My mother always said, "Each year has its own tree," and so we took our Christmas tree down on New Year's Eve. Of course, this was in Tampa, so she may have been more worried about fire than tradition, but we just didn't have our tree up into the new year. My Christian tradition says that Christmas doen't end until January 6th (thus the 12 days of Christmas), but if I were going to be rigid about that, we wouldn't even put our tree up until Christmas Eve - and that's not a happening thing! So probably sometime later in the week - perhaps Saturday, the 2nd (that seems like a nice compromise, don't you think?), I will de-decorate and put things away for another year. I always promise myself that I will weed out old and broken ornaments rather than packing them away for repair next year. Maybe this year I'll even do it. Or not.
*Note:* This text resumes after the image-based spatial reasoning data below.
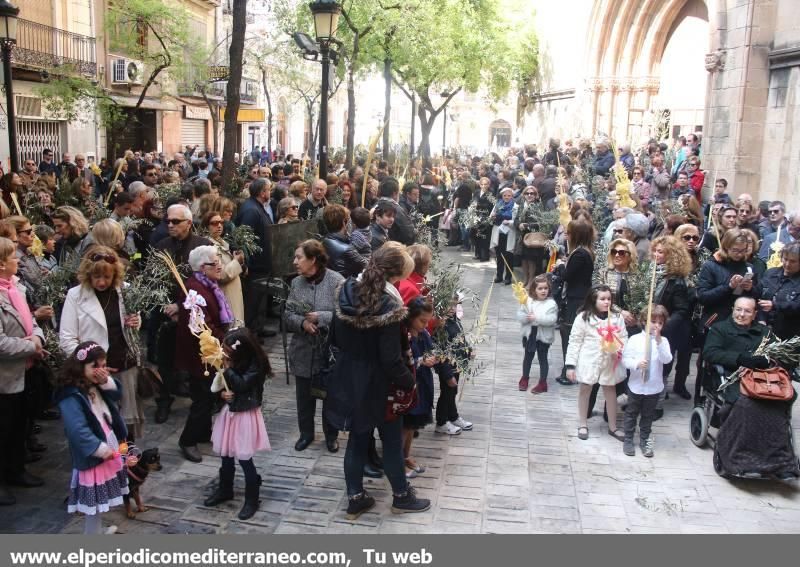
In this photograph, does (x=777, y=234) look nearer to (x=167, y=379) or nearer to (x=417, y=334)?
(x=417, y=334)

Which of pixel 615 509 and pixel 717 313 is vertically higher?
pixel 717 313

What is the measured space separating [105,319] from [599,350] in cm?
413

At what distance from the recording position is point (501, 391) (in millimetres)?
8133

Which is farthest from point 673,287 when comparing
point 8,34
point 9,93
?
point 9,93

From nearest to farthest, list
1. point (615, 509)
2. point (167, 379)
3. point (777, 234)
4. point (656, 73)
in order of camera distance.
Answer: point (615, 509)
point (167, 379)
point (777, 234)
point (656, 73)

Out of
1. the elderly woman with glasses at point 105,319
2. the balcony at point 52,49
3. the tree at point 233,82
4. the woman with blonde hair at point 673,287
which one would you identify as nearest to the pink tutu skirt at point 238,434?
the elderly woman with glasses at point 105,319

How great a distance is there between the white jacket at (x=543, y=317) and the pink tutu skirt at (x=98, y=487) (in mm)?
4509

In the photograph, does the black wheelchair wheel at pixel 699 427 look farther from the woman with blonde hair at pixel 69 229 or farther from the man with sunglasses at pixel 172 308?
the woman with blonde hair at pixel 69 229

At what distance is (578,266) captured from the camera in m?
7.98

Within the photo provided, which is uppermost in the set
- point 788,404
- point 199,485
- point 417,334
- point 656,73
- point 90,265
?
point 656,73

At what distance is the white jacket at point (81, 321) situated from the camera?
5.14 meters

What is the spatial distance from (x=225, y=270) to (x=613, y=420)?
Answer: 3.71 metres

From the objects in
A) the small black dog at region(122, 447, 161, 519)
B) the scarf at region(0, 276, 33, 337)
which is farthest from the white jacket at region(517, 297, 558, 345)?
the scarf at region(0, 276, 33, 337)

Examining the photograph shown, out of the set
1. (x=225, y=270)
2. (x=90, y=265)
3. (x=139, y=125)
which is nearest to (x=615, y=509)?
(x=225, y=270)
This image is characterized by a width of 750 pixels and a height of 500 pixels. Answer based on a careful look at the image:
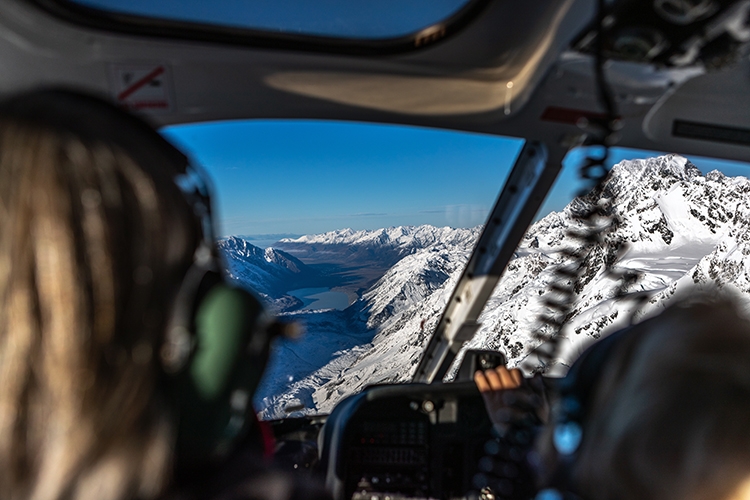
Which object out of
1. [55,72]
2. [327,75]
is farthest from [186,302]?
[55,72]

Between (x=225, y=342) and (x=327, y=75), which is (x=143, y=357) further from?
(x=327, y=75)

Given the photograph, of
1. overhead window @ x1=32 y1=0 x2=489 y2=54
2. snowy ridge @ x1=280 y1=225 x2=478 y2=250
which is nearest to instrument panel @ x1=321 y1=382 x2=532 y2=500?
overhead window @ x1=32 y1=0 x2=489 y2=54

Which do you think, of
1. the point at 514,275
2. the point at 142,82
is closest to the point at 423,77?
the point at 142,82

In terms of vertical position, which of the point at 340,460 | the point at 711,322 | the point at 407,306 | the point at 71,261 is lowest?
Answer: the point at 407,306

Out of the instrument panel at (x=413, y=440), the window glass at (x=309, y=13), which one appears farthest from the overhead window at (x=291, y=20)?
the instrument panel at (x=413, y=440)

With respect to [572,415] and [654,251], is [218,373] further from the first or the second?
[654,251]
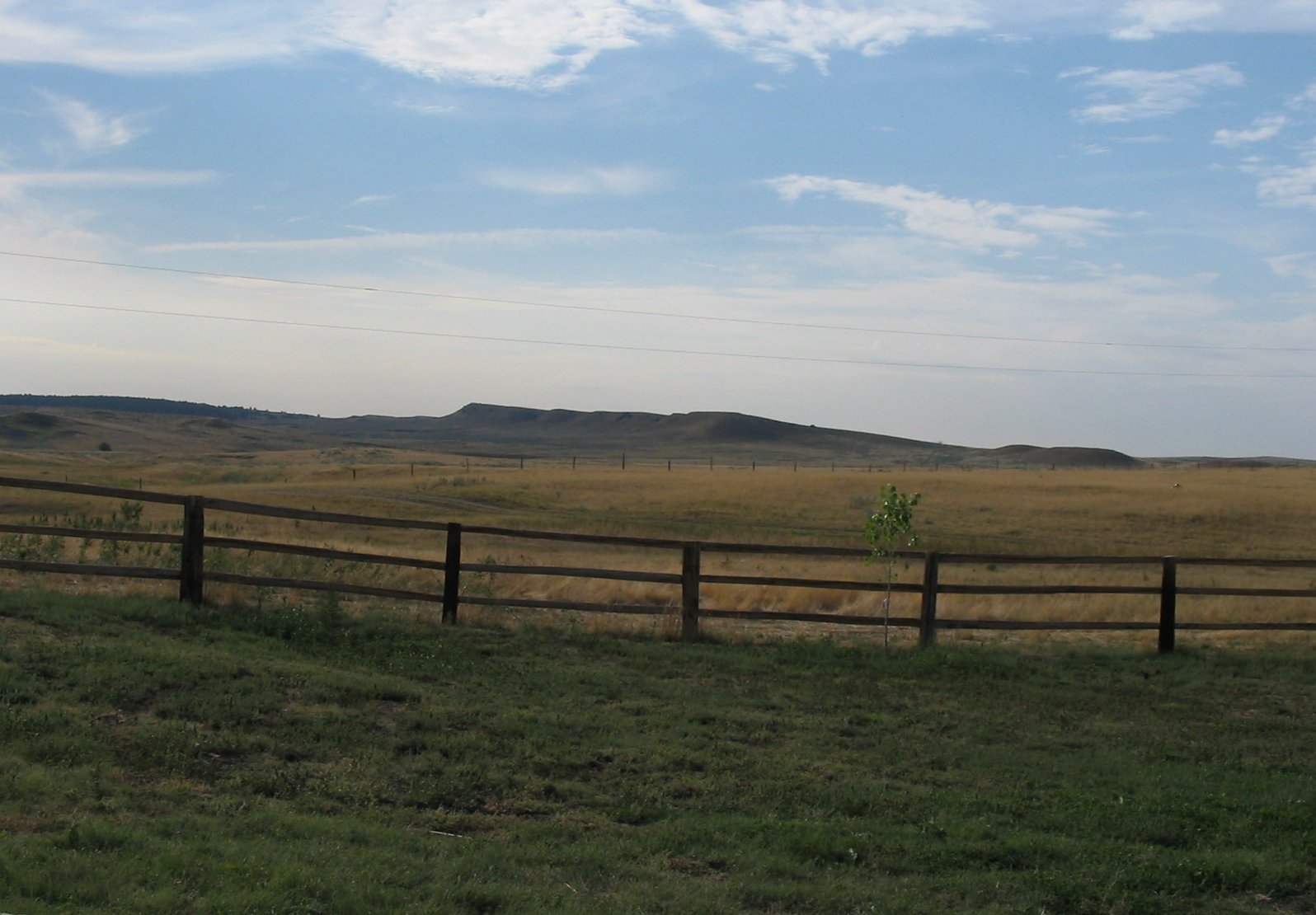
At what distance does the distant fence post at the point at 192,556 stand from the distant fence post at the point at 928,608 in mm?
8286

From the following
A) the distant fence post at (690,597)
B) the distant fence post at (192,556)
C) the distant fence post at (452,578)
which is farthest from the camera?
the distant fence post at (690,597)

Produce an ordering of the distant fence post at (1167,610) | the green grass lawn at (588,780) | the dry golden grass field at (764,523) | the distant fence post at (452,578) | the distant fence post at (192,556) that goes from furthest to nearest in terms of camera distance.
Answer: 1. the dry golden grass field at (764,523)
2. the distant fence post at (1167,610)
3. the distant fence post at (452,578)
4. the distant fence post at (192,556)
5. the green grass lawn at (588,780)

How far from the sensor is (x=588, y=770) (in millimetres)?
7816

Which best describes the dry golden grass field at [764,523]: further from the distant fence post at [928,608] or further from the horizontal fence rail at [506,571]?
the distant fence post at [928,608]

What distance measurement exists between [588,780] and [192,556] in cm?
650

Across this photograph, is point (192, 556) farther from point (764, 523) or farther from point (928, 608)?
point (764, 523)

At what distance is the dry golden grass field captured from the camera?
65.1 feet

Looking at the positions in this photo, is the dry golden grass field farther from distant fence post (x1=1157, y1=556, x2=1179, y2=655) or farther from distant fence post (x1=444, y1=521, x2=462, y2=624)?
distant fence post (x1=1157, y1=556, x2=1179, y2=655)

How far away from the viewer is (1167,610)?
46.2ft

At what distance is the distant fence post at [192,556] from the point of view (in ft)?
39.7

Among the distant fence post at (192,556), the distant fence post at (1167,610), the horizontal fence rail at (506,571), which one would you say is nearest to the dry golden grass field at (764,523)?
the distant fence post at (192,556)

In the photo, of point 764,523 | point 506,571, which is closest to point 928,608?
point 506,571

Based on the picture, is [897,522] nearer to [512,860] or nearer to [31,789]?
[512,860]

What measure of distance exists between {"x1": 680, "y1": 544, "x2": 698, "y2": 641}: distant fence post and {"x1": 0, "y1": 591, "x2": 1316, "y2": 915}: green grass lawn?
4.26 feet
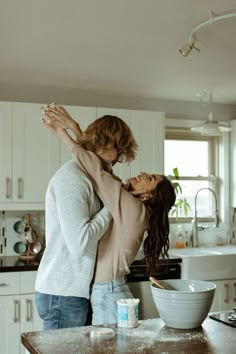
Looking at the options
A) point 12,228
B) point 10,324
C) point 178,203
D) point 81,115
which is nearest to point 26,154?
point 81,115

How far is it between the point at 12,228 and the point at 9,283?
2.54 ft

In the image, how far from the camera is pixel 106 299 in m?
2.07

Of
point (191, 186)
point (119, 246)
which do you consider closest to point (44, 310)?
point (119, 246)

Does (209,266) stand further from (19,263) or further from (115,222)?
Result: (115,222)

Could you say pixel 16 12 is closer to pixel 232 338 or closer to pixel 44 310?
pixel 44 310

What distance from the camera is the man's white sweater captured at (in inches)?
78.7

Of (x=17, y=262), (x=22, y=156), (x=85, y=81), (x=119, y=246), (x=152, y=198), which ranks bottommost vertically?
(x=17, y=262)

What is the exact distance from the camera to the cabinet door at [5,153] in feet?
13.1

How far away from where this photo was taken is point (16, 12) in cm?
277

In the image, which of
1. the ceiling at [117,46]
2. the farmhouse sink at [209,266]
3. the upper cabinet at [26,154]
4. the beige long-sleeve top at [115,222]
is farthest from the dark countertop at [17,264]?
the beige long-sleeve top at [115,222]

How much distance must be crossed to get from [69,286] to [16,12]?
1.51 meters

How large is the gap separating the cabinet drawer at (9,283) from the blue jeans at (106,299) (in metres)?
1.77

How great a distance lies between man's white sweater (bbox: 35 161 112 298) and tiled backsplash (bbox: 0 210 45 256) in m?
2.36

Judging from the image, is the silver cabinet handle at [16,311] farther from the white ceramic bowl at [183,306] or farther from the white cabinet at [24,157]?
the white ceramic bowl at [183,306]
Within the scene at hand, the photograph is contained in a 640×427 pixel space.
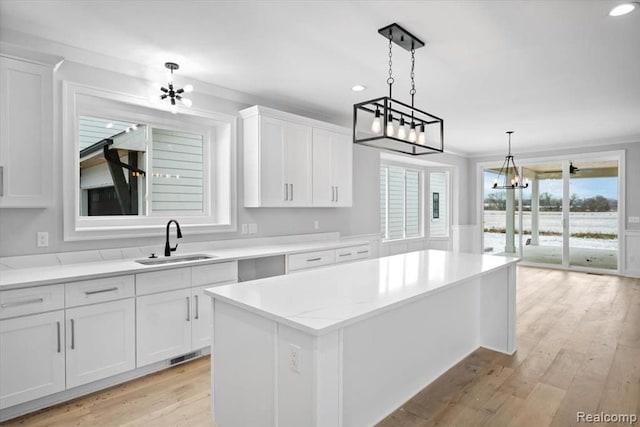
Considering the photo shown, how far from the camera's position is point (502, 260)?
3.01 metres

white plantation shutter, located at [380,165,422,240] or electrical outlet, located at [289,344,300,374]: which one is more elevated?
white plantation shutter, located at [380,165,422,240]

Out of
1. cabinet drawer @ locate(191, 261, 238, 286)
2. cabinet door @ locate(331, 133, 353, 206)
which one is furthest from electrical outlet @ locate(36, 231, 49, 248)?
cabinet door @ locate(331, 133, 353, 206)

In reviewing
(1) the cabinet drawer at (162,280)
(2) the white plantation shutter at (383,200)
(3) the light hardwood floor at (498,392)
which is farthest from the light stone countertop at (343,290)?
(2) the white plantation shutter at (383,200)

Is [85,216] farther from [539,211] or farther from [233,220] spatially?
[539,211]

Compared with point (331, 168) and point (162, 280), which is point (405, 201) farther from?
point (162, 280)

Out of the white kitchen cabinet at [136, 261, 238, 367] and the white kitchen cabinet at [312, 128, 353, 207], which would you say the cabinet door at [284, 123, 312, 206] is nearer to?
the white kitchen cabinet at [312, 128, 353, 207]

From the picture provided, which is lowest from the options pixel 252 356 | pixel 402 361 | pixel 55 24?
pixel 402 361

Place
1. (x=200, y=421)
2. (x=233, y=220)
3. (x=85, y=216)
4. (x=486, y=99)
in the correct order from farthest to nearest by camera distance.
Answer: (x=486, y=99) → (x=233, y=220) → (x=85, y=216) → (x=200, y=421)

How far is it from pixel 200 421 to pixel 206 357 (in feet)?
3.13

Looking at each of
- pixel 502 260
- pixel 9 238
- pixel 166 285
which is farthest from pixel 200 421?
pixel 502 260

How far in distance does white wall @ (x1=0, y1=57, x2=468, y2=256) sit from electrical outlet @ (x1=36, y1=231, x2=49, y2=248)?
0.07 ft

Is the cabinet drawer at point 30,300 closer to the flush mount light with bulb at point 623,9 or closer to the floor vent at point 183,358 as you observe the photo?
the floor vent at point 183,358

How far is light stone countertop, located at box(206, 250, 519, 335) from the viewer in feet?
5.24

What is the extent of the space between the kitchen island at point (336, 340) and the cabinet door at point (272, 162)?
1.51 m
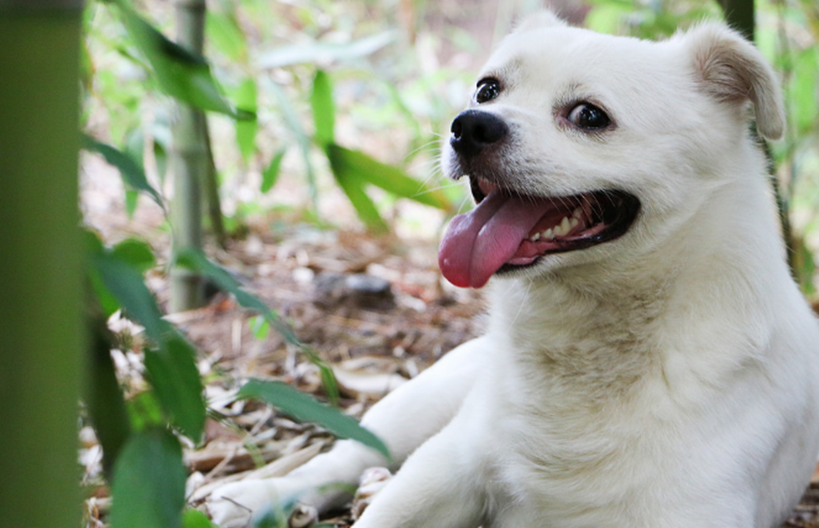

You know by now that Christmas cookie baking is low on my list of favorite things to do. Yet this year I found myself really thinking about what I was doing, and how much my kids look forward to getting cookies from Mom. I think they're less important to Ben, since he's here in town and we see each other often, but I know for Jason and Martin they provide a tasty and anticipated memory of Christmases past. And so, my cookie-making was less of a chore this year, and more a gift to my sons and their families and others with whom they share them. There are others, of course, who get cookies from me - my sister, Jim's son and some of our extended family - but only for my sons does the memory thread reach to childhood, and for them I will continue to nurture that memory, that time that means so much to them - and to me. And I will be thankful that they care, and try harder to remember the "why" instead of the "how."

Is there anything more exciting than the face of a child who anticipates the magic of Christmas? Despite the cold, the work now to be done, the after-Christmas let down most of us feel, I still anticipate, I still feel stirring within myself the magical anticipation, the belief in a Santa who brings those special, long-desired, but barely hoped-for gifts. I feel within myself that little girl who believed, and, in believing, helped to create that magic, even unto new generations.

I hope your Christmas was as magical as mine, and that the magic will carry you through these post-Christmas days.

2 comments:

  1. Ah, so nice to read your entry, also! This one gave that warm, homey feeling we all seek at the holidays -- ties to the past with touches of the new year.

    Congratulations on the engagement! You two seem to be soulmates and I am happy for this new adventure.

    As with you, how fortunate to have stumbled across each other -- do believe it was meant to be since we are so similar!

    Happy New Year, long lost sister!